Instruction a. Copy the records exactly, from the start of the records through the line containing "Sanrio Нарядная одежда", and leave the pictures out of your copy.

Selected excerpt.
═══
This is a nice problem. Here's how to proceed:

Define a function by h(x) = x^-1 * f(x)

We want to show that every element x of G has the form x^-1 * f(x).
To do this, we will show that the mapping defined above by h(x) is a
bijection.

We will show that it is injective. Since G is finite, if we know that
h(x) is injective, it must be surjective as well (this is a property
of finite sets) and then the bijective nature of h(x) will have been
established.

Recall that to show injectivity, we show h(c) = h(b) ==> c = b.

Let c and b be elements of G. Suppose h(c) = h(b). We want to show
that c = b.

h(c) = h(b)

c^-1 * f(c) = b^-1 * f(b)

b*c^-1 = f(b) * f(c)^-1

f is an automorphism (hence homomorphism) so we can write:

b*c^-1 = f(b*c^-1)

but f only maps an element to itself if that element is the identity.

So b*c^-1 = e

which implies

c = b.

Thus injectivity has been shown. Surjectivity follows from the fact
that G is finite. Thus h is a bijection.
═══
Data.
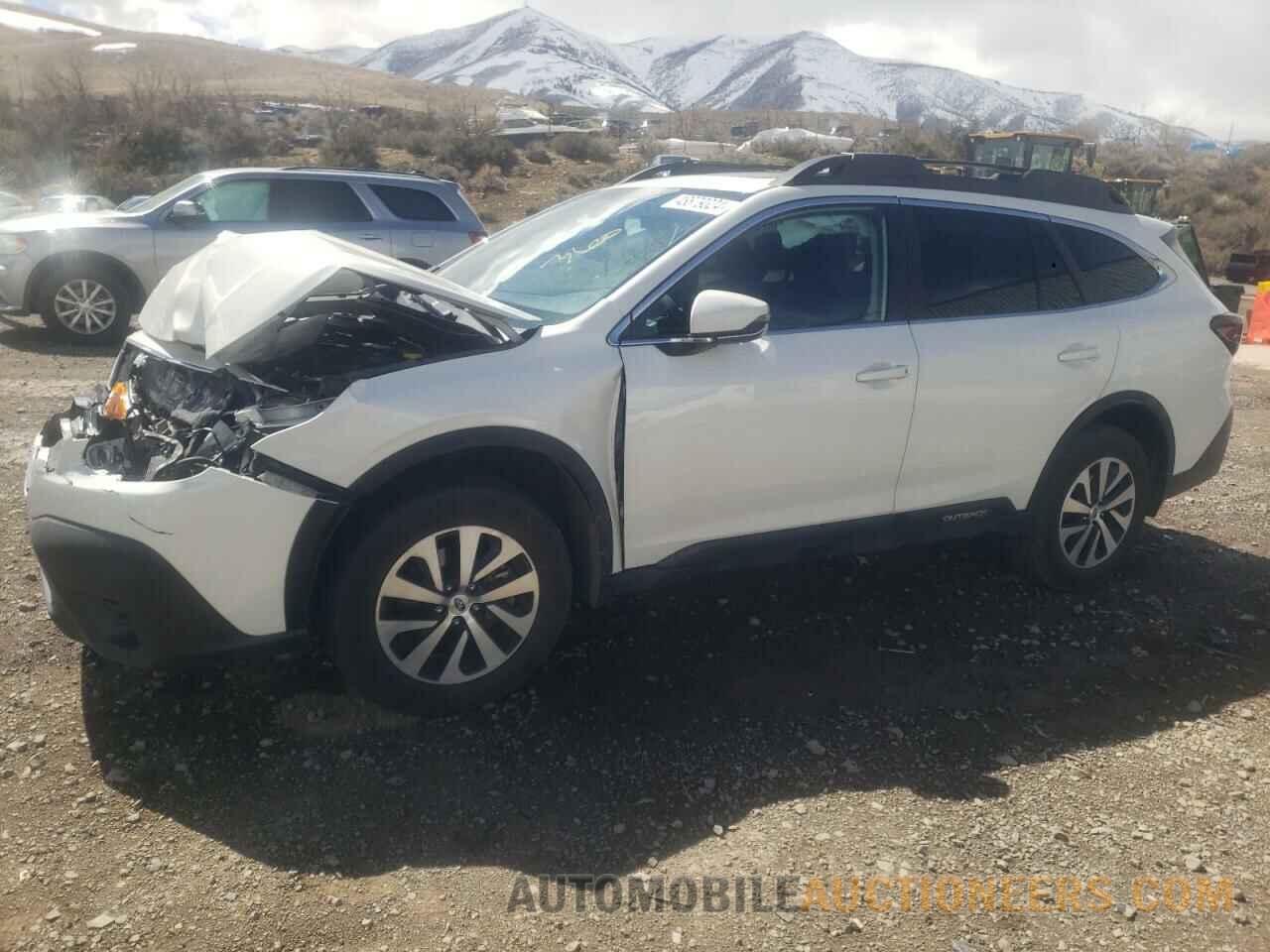 4S4BTAEC0L3126608 SUBARU OUTBACK 2020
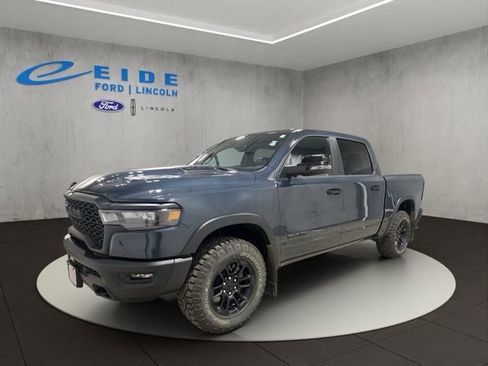 Used 2026 RAM 1500 Rebel w/ G/T Package AWD/4WD image 5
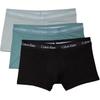 Low Rise Boxer Briefs Comfortable Simple Underwear European Version 3 Pack Men Underwear 0000U2664G-Q27
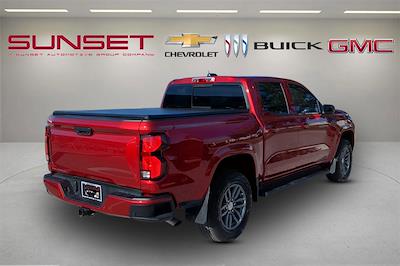 Used 2025 Chevrolet Colorado Work Truck Crew Cab for sale #C09498A - photo 2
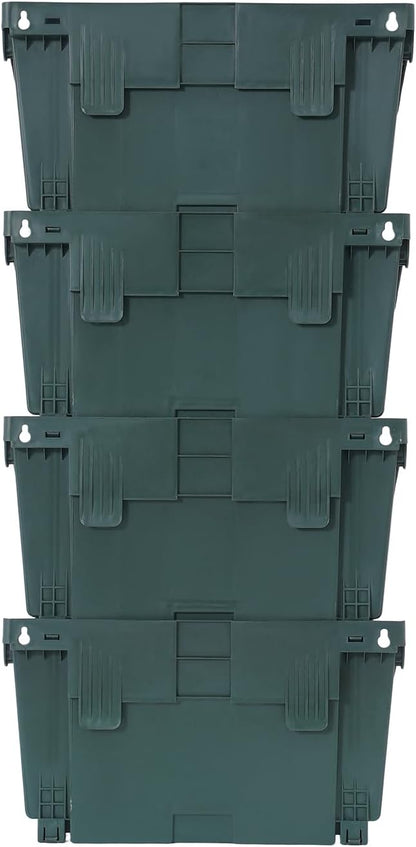 24 Pots Wall Mounted Planter, Plastic Wall Vertical Planter, - Image 5
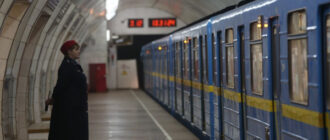 У метро Києва помер чоловік: що відомо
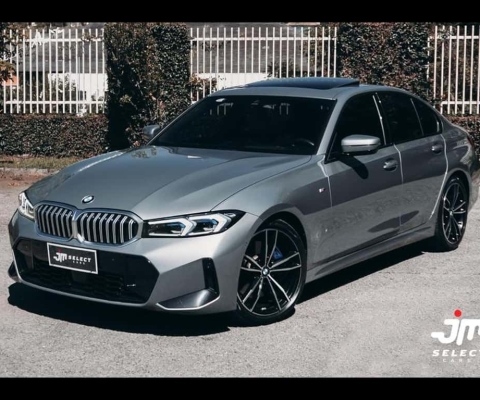 BMW 320I 2.0 16V TURBO M SPORT 2024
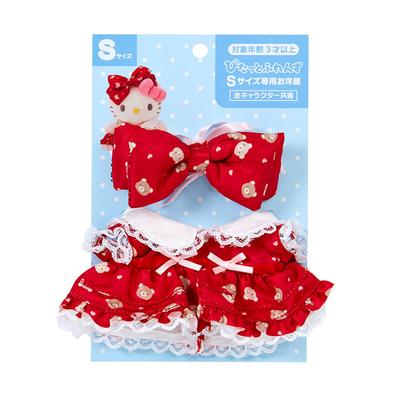 Sanrio Нарядная одежда S Комплект из одного платья (Друзья Питтато) Аксессуары для кукол 123277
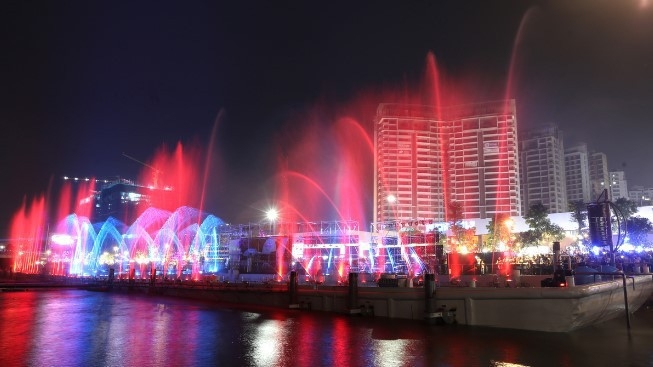 Những tiện ích đắt giá đang được đầu tư ngày càng mạnh tay tại nhiều dự án tại Nam Sài Gòn.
═══
Instruction b. In the proof about the mapping h(x), condense the paragraph that begins "We will show that it is injective" and keep its main facts.

Problem solution a.
 4S4BTAEC0L3126608 SUBARU OUTBACK 2020
 Used 2026 RAM 1500 Rebel w/ G/T Package AWD/4WD image 5
 Low Rise Boxer Briefs Comfortable Simple Underwear European Version 3 Pack Men Underwear 0000U2664G-Q27
 Used 2025 Chevrolet Colorado Work Truck Crew Cab for sale #C09498A - photo 2
 24 Pots Wall Mounted Planter, Plastic Wall Vertical Planter, - Image 5
 У метро Києва помер чоловік: що відомо
 BMW 320I 2.0 16V TURBO M SPORT 2024
 Sanrio Нарядная одежда S Комплект из одного платья (Друзья Питтато) Аксессуары для кукол 123277

Problem solution b. The proof will show that h(x) is injective. Since G is finite, injectivity implies surjectivity, a property of finite sets, so h(x) is then a bijection.